◆ Extrait fourni
┌────────

Les problèmes juridiques des logiciels indiscrets

Les problèmes juridiques des logiciels indiscrets

Université Montpellier I

Faculté de Droit

Mémoire de D.E.A Informatique et Droit

Les problèmes juridiques des logiciels indiscrets

Les problèmes juridiques des logiciels indiscrets

Sous la direction du

Professeur Christian Le Stanc

Présenté par : Benjamin Egret

Formation Doctorale : Informatique et Droit

Equipe de Recherche Informatique et Droit (E.A.2997)

Section du CNU : 01 Droit privé et sciences criminelles.71 Science de l’information et de la Communication

E.R.I.D.

Ce mémoire provient du site www.droit-ntic.com

Remerciements :

Je tiens à remercier Monsieur Bibent pour m’avoir donné l’opportunité de suivre les cours de son DEA ainsi que Monsieur Le Stanc pour sa disponibilité.

Résumé français

Le développement conjugué de l’informatique et de l’Internet a engendré de nouveaux problèmes juridiques ayant pour conséquence la violation des droits et libertés individuelles des personnes.

Dans la société de l’information, les données sont de véritables marchandises et constituent des enjeux économiques très importants.

En effet, les traces laissées par les internautes à chaque connexion constituent une véritable mine d’informations et a incité les principaux acteurs présents sur le Web à collecter l’ensemble de ces données.

La collecte de ces données peut prendre différentes formes mais consiste généralement en la création d’un outil (logiciel) capable de récupérer les données d’un internaute afin notamment de pouvoir retracer son itinéraire sur Internet ou de créer un profil d’utilisateur (cookies).

D’autres méthodes d’intrusion dans un système informatique peuvent prendre la forme d’un espiogiciel ou d’un troyen. L’Etat lui-même sera tenté de ficher l’ensemble de la population.

Mots Clés : Données personnelles / Collecte / Vie privée / Logiciels espions

The legal aspects of spywares

Résumé anglais

The combined development of computer science and Internet has generated new legal aspects having as a consequence the violation of people’s rights and individual freedoms.

In the information society, the data are real goods and represent very important stakes.

Actually, the marks left by the surfers at each connection constitute a true mine of information and this has encouraged the main actors present on the Web to collect all these data.

This data collection can take various forms but usually consists of the creation of a tool (software) able to retrieve the data from a surfer in order to, notably, be able to lay out his itinerary on Internet or to create a user profile (cookies).

Other methods of intrusion in a system can take the shape of a spyware or trojan. The State itself will be tempted to put the entire population on file.

└────────

◆ Extraits de données
┌────────

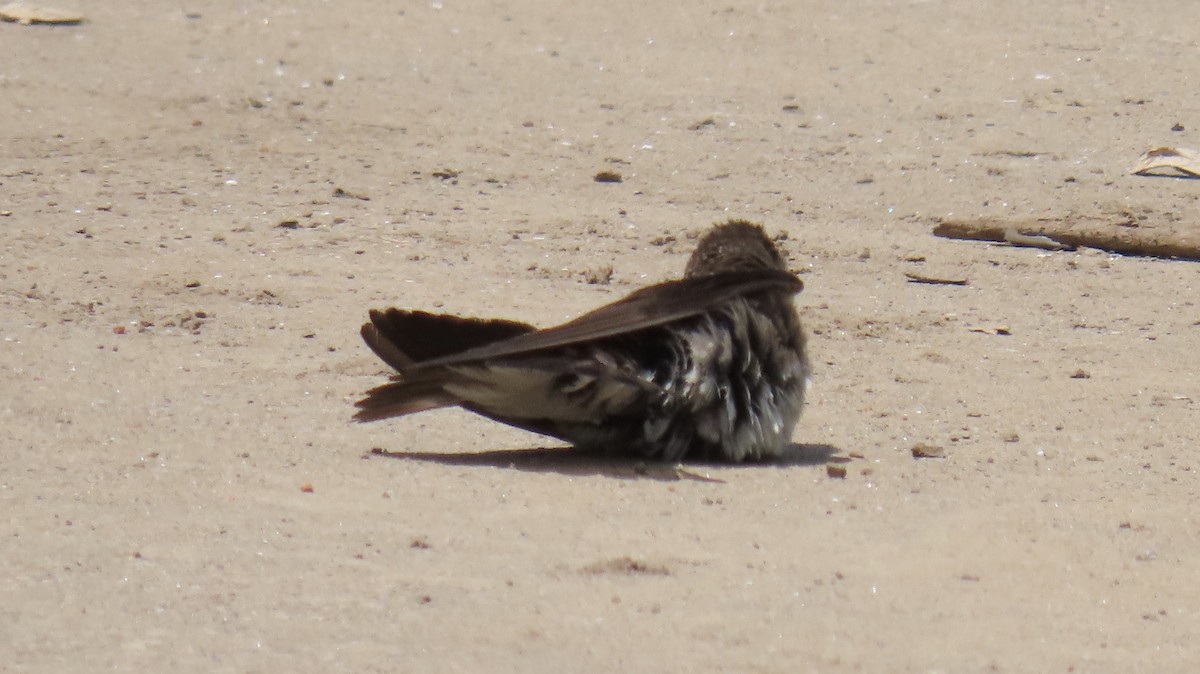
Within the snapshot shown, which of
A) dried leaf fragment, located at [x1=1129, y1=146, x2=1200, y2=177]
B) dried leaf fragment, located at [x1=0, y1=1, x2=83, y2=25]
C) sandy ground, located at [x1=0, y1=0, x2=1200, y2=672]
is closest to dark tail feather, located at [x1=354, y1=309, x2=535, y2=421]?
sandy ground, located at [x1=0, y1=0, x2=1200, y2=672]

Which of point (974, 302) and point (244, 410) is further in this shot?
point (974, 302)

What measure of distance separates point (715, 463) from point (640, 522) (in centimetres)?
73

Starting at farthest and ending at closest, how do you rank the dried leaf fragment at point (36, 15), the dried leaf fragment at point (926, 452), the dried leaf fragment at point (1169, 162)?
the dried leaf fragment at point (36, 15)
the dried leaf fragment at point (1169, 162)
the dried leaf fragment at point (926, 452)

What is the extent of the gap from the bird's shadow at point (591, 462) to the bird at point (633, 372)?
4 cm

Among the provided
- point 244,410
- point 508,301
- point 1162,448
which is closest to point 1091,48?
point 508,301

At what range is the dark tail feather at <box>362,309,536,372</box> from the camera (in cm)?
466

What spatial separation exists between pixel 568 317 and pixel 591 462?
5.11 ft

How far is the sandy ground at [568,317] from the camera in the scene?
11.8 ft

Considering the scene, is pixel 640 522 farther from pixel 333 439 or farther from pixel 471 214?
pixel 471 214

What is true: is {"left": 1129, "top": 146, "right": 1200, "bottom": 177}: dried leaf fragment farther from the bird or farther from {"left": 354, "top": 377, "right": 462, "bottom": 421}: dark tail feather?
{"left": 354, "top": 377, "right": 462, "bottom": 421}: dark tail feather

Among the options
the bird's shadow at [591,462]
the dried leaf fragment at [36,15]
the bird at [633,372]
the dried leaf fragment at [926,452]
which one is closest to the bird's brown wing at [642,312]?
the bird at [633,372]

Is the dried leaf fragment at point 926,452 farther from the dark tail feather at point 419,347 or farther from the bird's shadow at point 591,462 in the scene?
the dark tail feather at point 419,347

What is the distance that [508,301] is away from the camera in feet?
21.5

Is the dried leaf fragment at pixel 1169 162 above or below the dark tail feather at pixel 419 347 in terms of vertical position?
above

└────────
┌────────

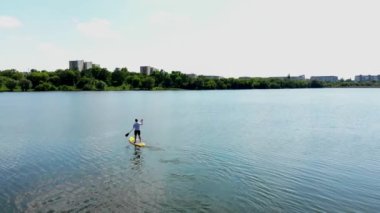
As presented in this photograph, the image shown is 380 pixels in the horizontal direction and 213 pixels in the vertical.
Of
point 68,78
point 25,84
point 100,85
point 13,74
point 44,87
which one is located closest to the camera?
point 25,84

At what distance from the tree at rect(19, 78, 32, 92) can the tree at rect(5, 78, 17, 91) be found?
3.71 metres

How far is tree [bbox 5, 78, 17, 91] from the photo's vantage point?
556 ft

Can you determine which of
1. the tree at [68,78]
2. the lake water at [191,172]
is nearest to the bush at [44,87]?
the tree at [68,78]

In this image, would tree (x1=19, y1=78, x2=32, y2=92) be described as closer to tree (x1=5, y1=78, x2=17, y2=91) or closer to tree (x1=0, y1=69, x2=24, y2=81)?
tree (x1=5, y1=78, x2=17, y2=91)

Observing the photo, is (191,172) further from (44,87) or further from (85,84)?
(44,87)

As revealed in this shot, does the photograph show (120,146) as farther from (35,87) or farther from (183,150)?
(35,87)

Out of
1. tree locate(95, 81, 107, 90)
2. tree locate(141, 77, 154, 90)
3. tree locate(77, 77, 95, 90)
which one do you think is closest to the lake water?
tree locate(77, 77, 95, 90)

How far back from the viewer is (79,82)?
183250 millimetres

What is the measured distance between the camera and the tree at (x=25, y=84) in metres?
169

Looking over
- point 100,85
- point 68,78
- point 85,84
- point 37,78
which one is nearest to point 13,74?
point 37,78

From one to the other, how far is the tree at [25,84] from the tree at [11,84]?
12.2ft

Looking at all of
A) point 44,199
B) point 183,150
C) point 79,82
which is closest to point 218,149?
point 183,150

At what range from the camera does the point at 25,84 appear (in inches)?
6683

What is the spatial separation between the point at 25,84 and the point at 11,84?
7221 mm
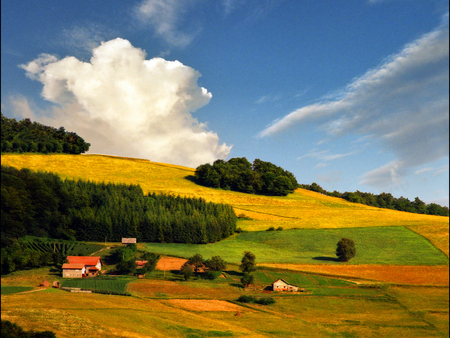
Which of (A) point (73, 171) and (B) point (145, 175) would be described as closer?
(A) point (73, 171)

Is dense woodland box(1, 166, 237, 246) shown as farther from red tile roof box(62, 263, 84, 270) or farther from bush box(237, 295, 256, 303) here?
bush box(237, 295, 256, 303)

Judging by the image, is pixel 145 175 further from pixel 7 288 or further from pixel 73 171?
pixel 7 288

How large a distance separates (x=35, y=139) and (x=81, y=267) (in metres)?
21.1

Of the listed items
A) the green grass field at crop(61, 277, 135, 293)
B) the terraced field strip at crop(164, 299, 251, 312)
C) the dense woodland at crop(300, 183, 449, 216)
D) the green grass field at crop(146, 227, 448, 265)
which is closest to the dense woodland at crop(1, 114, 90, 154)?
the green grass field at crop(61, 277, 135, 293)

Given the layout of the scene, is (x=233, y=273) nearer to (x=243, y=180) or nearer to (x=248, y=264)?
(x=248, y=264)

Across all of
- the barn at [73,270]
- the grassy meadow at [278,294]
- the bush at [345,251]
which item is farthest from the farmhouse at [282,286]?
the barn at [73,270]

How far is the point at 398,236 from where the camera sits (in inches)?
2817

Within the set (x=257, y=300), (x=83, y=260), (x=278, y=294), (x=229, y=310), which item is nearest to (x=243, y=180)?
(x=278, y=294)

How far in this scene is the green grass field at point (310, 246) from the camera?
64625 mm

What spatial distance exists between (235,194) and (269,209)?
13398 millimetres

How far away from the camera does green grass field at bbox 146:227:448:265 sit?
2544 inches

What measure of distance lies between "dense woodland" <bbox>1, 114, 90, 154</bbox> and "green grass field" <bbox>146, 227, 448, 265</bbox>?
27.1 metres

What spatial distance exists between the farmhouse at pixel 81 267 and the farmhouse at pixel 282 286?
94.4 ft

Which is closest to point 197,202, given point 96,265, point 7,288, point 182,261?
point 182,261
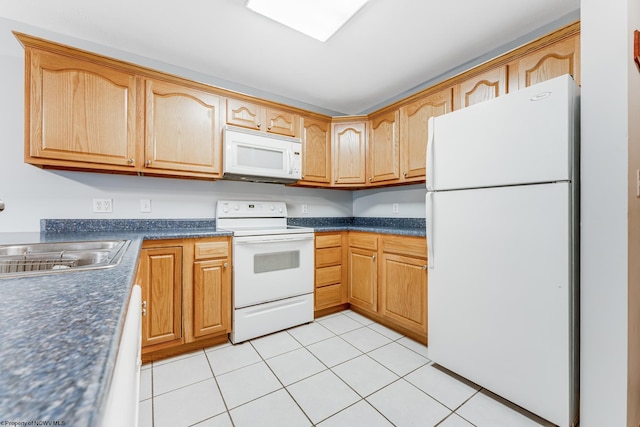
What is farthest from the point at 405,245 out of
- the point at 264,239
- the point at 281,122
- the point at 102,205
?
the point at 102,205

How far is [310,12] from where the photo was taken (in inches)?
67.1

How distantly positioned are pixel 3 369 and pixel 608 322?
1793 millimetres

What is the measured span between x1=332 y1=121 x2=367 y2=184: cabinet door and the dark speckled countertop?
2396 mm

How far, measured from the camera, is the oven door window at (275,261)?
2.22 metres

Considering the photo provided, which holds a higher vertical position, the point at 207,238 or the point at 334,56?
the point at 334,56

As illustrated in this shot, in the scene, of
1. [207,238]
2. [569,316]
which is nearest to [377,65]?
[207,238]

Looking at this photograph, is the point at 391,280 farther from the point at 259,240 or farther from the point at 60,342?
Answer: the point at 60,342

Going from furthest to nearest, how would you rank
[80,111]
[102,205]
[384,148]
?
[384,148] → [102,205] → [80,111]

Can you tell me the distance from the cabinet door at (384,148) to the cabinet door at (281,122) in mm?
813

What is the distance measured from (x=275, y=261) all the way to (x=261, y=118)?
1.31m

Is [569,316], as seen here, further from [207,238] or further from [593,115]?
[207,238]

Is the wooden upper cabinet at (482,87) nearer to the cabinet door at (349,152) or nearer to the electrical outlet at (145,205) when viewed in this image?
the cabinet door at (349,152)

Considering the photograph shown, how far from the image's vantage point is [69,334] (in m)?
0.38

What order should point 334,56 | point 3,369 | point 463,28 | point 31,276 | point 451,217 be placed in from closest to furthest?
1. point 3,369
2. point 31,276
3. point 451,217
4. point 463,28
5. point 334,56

└────────

◆ À faire
1 - Transformez en tableau Markdown les lignes des enregistrements allant de celle qui contient « Within the snapshot shown, which of » jusqu'à celle qui contient « C) sandy ground, located », toutes deux incluses. Utilisez les colonnes Numéro et Ligne, et omettez les lignes vides.
2 - Poursuivez le texte sur les problèmes juridiques des logiciels indiscrets à partir de l'endroit où il s'arrête.
Le texte et les enregistrements forment deux ensembles distincts.

◆ Réponses aux consignes
1 -
| Numéro | Ligne |
|---|---|
| 1 | Within the snapshot shown, which of |
| 2 | A) dried leaf fragment, located at [x1=1129, y1=146, x2=1200, y2=177] |
| 3 | B) dried leaf fragment, located at [x1=0, y1=1, x2=83, y2=25] |
| 4 | C) sandy ground, located at [x1=0, y1=0, x2=1200, y2=672] |

2 -
Keywords : Personal data / Collection / Private life / Spyware

Introduction :

« Sur les pièces de monnaie, sur les timbres, sur les livres, sur les bannières, sur les affiches, sur les paquets de cigarettes, partout ! Toujours ces yeux qui vous observaient, cette voix qui vous enveloppait.

Dans le sommeil ou la veille, au travail ou à table, au-dedans ou au-dehors, au bain ou au lit, pas d’évasion. Vous ne possédiez rien, en dehors des quelques centimètres cubes de votre crâne. »1

1 (G. Orwell, 1984, Folio no 177, p.44)

Cette phrase, extraite de l’œuvre de Georges Orwell 1984, illustre tout à fait l’espionnage constant auquel nous sommes soumis sur Internet au mépris des droits et libertés individuelles (« Big Brother is watching you »). Plus de 50 ans après, l’œuvre d’Orwell est plus que jamais d’actualité.

Le phénomène de fichage n’est pas nouveau et la plupart des Etats ont toujours souhaité avoir la possibilité de ficher leur population.

C’est le développement de l’informatique qui en a permis la réalisation. Dans les années 1970, le danger pour les droits et libertés se situe principalement au niveau de l’appareil étatique et de l’administration publique.

Ainsi, en France, plusieurs projets gouvernementaux ont vu le jour : le projet GAMIN2 et le projet SAFARI3 sont les deux principaux.

2 Gestion Automatisée de Médecine Infantile

3 Système Automatisé de Fichiers Administratifs Répertoriant les Individus

Le projet GAMIN a été adopté en 1975, à l’initiative du ministère de la santé, et était relatif à la création d’un fichier informatique comprenant l’ensemble des femmes enceintes afin de mieux combattre la mortalité infantile.

Ce projet a été mal présenté et devant une levée de boucliers de l’opinion publique, l’administration a dû l’abandonner.

Le projet SAFARI prévoyait d’instituer un identifiant unique pour interconnecter les fichiers administratifs. L’idée était d’utiliser le numéro de Sécurité Sociale afin de relier tous les services administratifs entre eux.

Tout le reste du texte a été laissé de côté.